Department of Physiology, Institute for Cardiovascular Research VU, VU University Medical Center Amsterdam, Amsterdam, the Netherlands.
J Am Coll Cardiol. 2013 Jul 23;62(4):263-71. doi: 10.1016/j.jacc.2013.02.092. Epub 2013 May 15.
Over the past decade, myocardial structure, cardiomyocyte function, and intramyocardial signaling were shown to be specifically altered in heart failure with preserved ejection fraction (HFPEF). A new paradigm for HFPEF development is therefore proposed, which identifies a systemic proinflammatory state induced by comorbidities as the cause of myocardial structural and functional alterations. The new paradigm presumes the following sequence of events in HFPEF: 1) a high prevalence of comorbidities such as overweight/obesity, diabetes mellitus, chronic obstructive pulmonary disease, and salt-sensitive hypertension induce a systemic proinflammatory state; 2) a systemic proinflammatory state causes coronary microvascular endothelial inflammation; 3) coronary microvascular endothelial inflammation reduces nitric oxide bioavailability, cyclic guanosine monophosphate content, and protein kinase G (PKG) activity in adjacent cardiomyocytes; 4) low PKG activity favors hypertrophy development and increases resting tension because of hypophosphorylation of titin; and 5) both stiff cardiomyocytes and interstitial fibrosis contribute to high diastolic left ventricular (LV) stiffness and heart failure development. The new HFPEF paradigm shifts emphasis from LV afterload excess to coronary microvascular inflammation. This shift is supported by a favorable Laplace relationship in concentric LV hypertrophy and by all cardiac chambers showing similar remodeling and dysfunction. Myocardial remodeling in HFPEF differs from heart failure with reduced ejection fraction, in which remodeling is driven by loss of cardiomyocytes. The new HFPEF paradigm proposes comorbidities, plasma markers of inflammation, or vascular hyperemic responses to be included in diagnostic algorithms and aims at restoring myocardial PKG activity.

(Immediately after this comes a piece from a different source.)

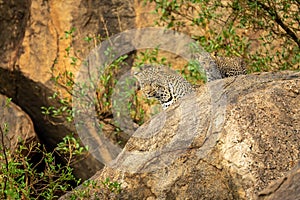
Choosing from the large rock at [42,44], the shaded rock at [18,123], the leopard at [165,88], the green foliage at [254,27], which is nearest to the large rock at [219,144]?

在过去的十年中,心肌结构、心肌细胞功能和心肌内信号转导已被证明在射血分数保留的心力衰竭(HFPEF)中发生了特异性改变。因此,提出了一种 HFPEF 发展的新范式,该范式将由合并症引起的全身性促炎状态确定为心肌结构和功能改变的原因。HFPEF 的新范式假定了以下事件序列:1)超重/肥胖、糖尿病、慢性阻塞性肺疾病和盐敏感性高血压等合并症的高患病率会引起全身性促炎状态;2)全身性促炎状态导致冠状动脉微血管内皮炎症;3)冠状动脉微血管内皮炎症降低了相邻心肌细胞中的一氧化氮生物利用度、环鸟苷单磷酸含量和蛋白激酶 G(PKG)活性;4)低 PKG 活性有利于肥大的发展,并因连接蛋白的低磷酸化而增加静息张力;5)僵硬的心肌细胞和间质纤维化都导致舒张期左心室(LV)僵硬和心力衰竭的发展。HFPEF 的新范式将重点从 LV 后负荷过多转移到冠状动脉微血管炎症。这种转变得到了同心性 LV 肥厚中有利的拉普拉斯关系以及所有心腔均显示出相似的重塑和功能障碍的支持。HFPEF 中的心肌重塑与射血分数降低的心力衰竭不同,后者的重塑是由心肌细胞丧失驱动的。HFPEF 的新范式提出将合并症、炎症的血浆标志物或血管充血反应纳入诊断算法,并旨在恢复心肌 PKG 活性。